Sondrio Festival a Chiavenna
Dal 24 al 28 ottobre, i documentari di Sondrio Festival saranno proiettati al Cinema Victoria di Chiavenna
Programma delle proiezioni
Lunedì 24 ottobre, ore 21
(Zambezi – Thundering River: Source of Life)
di Michael Schlamberger – Produzione: ScienceVision per ORF Universum, Natural History Unit – Austria 2010 – Durata: 52 min. - Area trattata: Parchi Nazionali Kafue, Sioma Ngwezi e South Luangwa, Zambia
È uno dei fiumi meno conosciuti al mondo, eppure scorre per 2.600 km., attraversando sei nazioni, dalle
sorgenti sugli altopiani dello Zambia al vasto delta in Mozambico dove si getta nell’Oceano Indiano. Lo
Zambesi cambia frequentemente d’umore: a volte placido, si apre nelle vaste pianure alluvionali, in seguito
si trasforma in un torrente impetuoso che scava strette gole nelle rocce, poi ridiviene tranquillo prima di
precipitarsi nelle famose cascate Vittoria. Quella dello Zambesi è una storia di cambiamenti continui, di vita
e di morte: è la storia dell’Africa stessa.

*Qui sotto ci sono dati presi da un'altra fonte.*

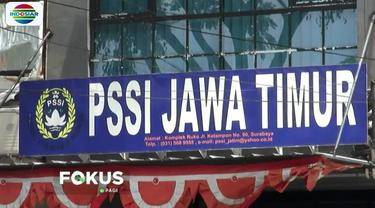 Dalam penggeledahan, Satgas Antimafia Bola mencari berkas terkait sejumlah pertandingan sepak bola yang berlangsung di Jawa Timur.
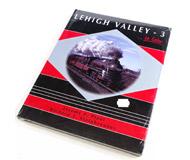 модель Horston 14693-85 Комиссионная модель. Книга LEHIGH VALLEY - 3 (Дорога Lehigh Valle, часть 3). Автор Jeremy F.Plant & Richard T.Steinbrenner. Описание в оригинале: <i>A chronological look back at the Lehigh Valley from the 1940s to Conrail - all in beautiful color! See streamlined steam, FTs in pusher service, PAs in passenger service, much more!</i>  Твердый переплет, 128 страниц. Издатель: Morning Sun Books; 1999г. ISBN-10: 1582480133. На английском языке. Книга новая, запечатана. Фотография сделана с продаваемой книги.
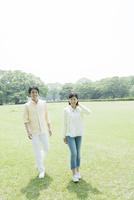 公園を散歩するカップル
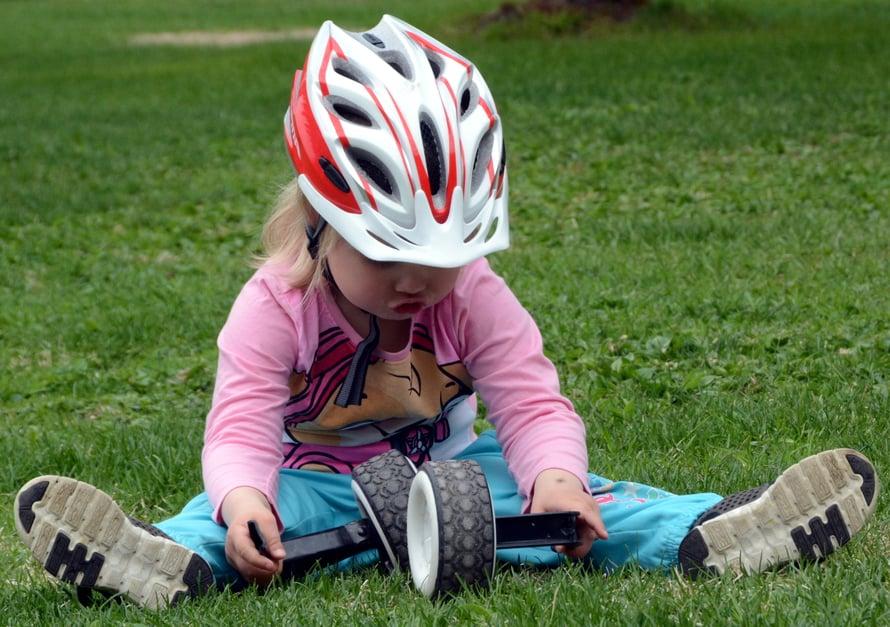 Hieman hymyilytti sekin, kun tyttö rullasi apurattaita ruohikolla ja päristeli kuin pikkuautoilla leikittäessä. No, muuhun hän ei enää appiksia tarvitsekaan.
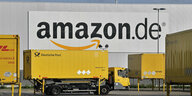 Amazon-Logistikzentrum in Rheinsberg, davor ein LKW.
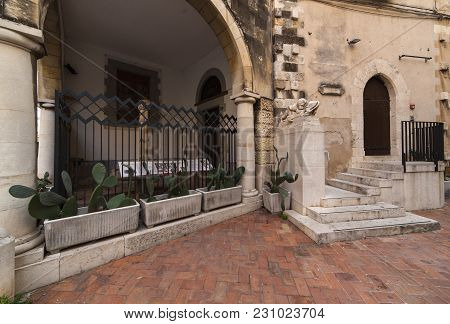 Siracusa, Italy - December, 31: View Of The Famous Monument In Ortigia Called Fontanina Della Logget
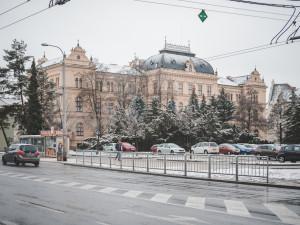 POLITICKÁ KORIDA: Co si myslí zastupitelé o novém zábradlí na Senovážném náměstí?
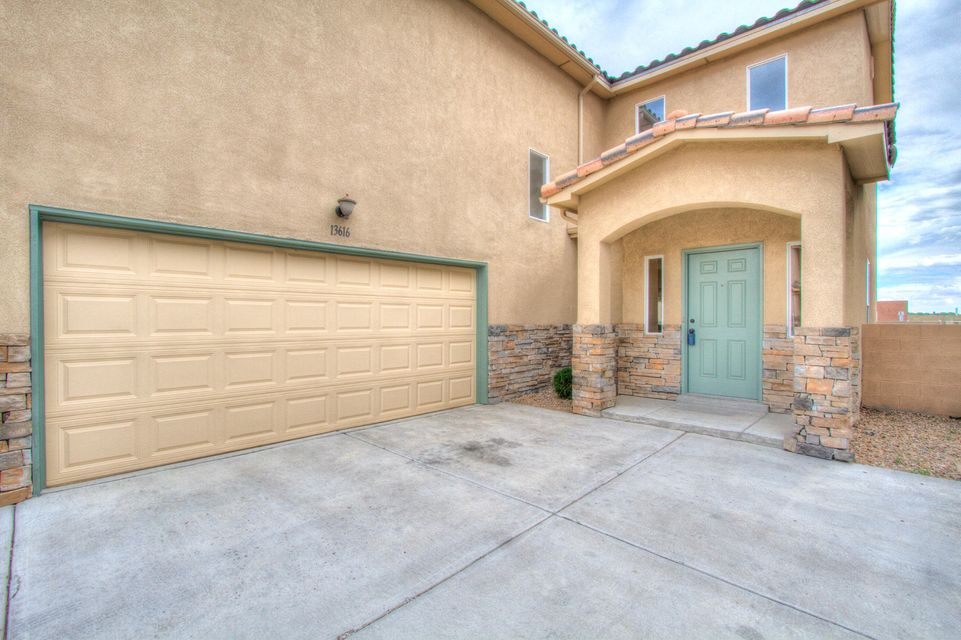 13616 Mountain West Court SE, Albuquerque, NM 87123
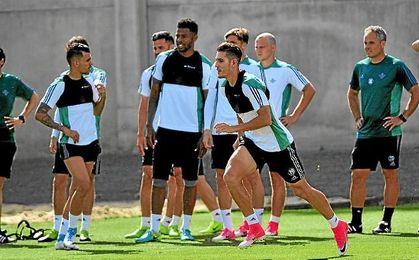 El Betis prepara su cita en Vigo.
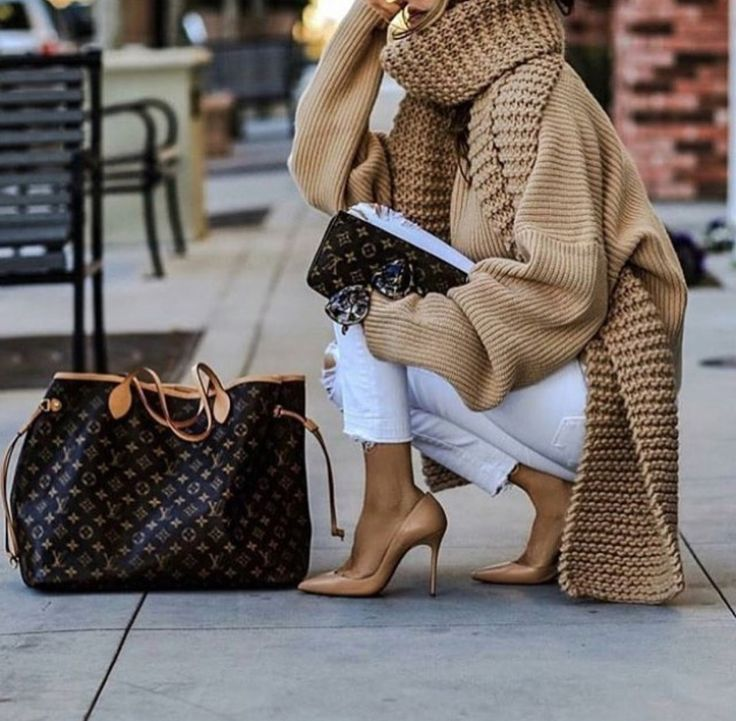 Neutral tone women outfit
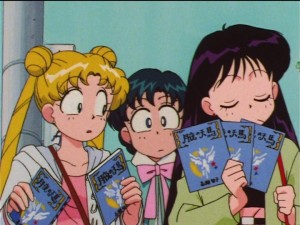 Sailor Moon SuperS episode 134 - Rei has 3 books for autographs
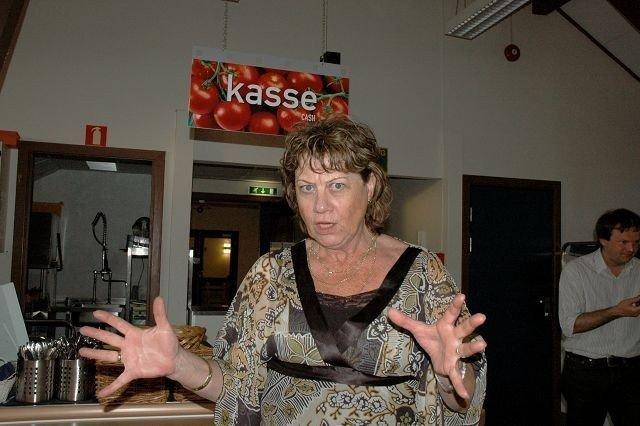 Bydelsdirektør Mona Taasen er svært bekymret for den økonomiske situasjonen i bydelen, men lover at alle eldre som trenger det skal få hjelpen de har krav på. Foto: Karl Andreas Kjelstrup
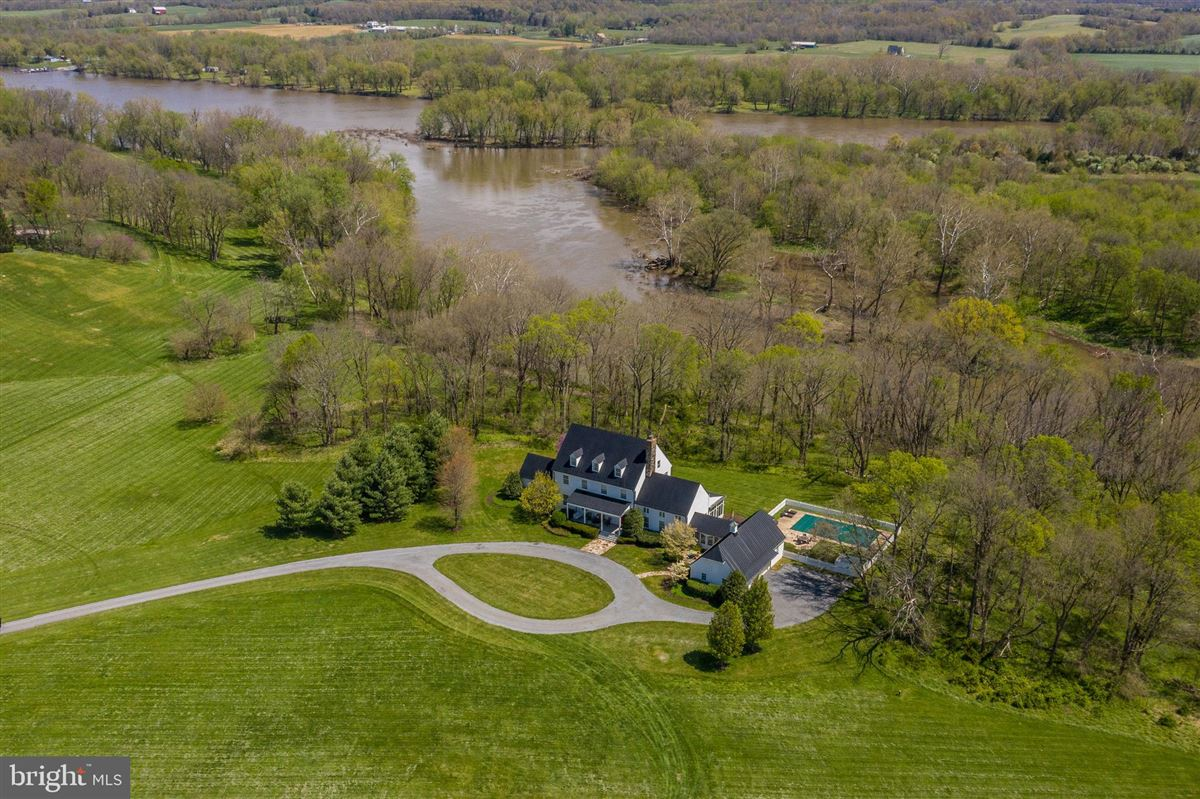 Luxury real estate stunning 36-acre haven on the potomac river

di Valter Torri – Produzione: DocumentAria Film – Italia 2011 – Durata: 53 min. - Area trattata: Parco Regionale delle Alpi Apuane, Toscana, Italia
Premio del pubblico Sondrio Festival 2011
Nate dal mare, ancora oggi le Alpi Apuane mantengono con l’acqua un rapporto privilegiato e inscindibile. Originate milioni di anni fa a seguito dell’innalzamento di una barriera corallina, queste cime che sfiorano i 2.000 m. di altezza, sono caratterizzate da numerosi microclimi dovuti a una forte e costante umidità favorita dalla vicinanza del mare. In ogni stagione, l’acqua, nelle sue diverse forme, ricopre la superficie e penetra le viscere di questi rilievi, spesso fuoriuscendo dai ripidi pendi con fiumi e impressionanti cascate. Una così elevata umidità consente la vita di numerose specie animali e vegetali che si sono adattate ad un ambiente severo ma delicato, sempre più minacciato dall’ormai insostenibile attività di estrazione del marmo.
Martedì 25 ottobre, ore 21
di Ramon Campoamor – Produzione: CIN TV – Spagna 2011 – Durata: 52 min. - Area trattata: Parco Nazionale di Garamba, Repubblica Democratica del Congo
Secondo premio “Parco nazionale dello Stelvio”
Quello di Garamba è un Parco mitico, uno dei più vecchi in Africa ed il primo dove addomesticarono gli elefanti africani. Ma nonostante un passato glorioso oggi il Parco deve affrontare due grandi sfide per assicurarsi un futuro: sradicare il bracconaggio e ridiventare una meta per il turismo. Il direttore del Parco risolvere a breve termine: diversi elefanti sono trovati morti e comincia la caccia ai bracconieri.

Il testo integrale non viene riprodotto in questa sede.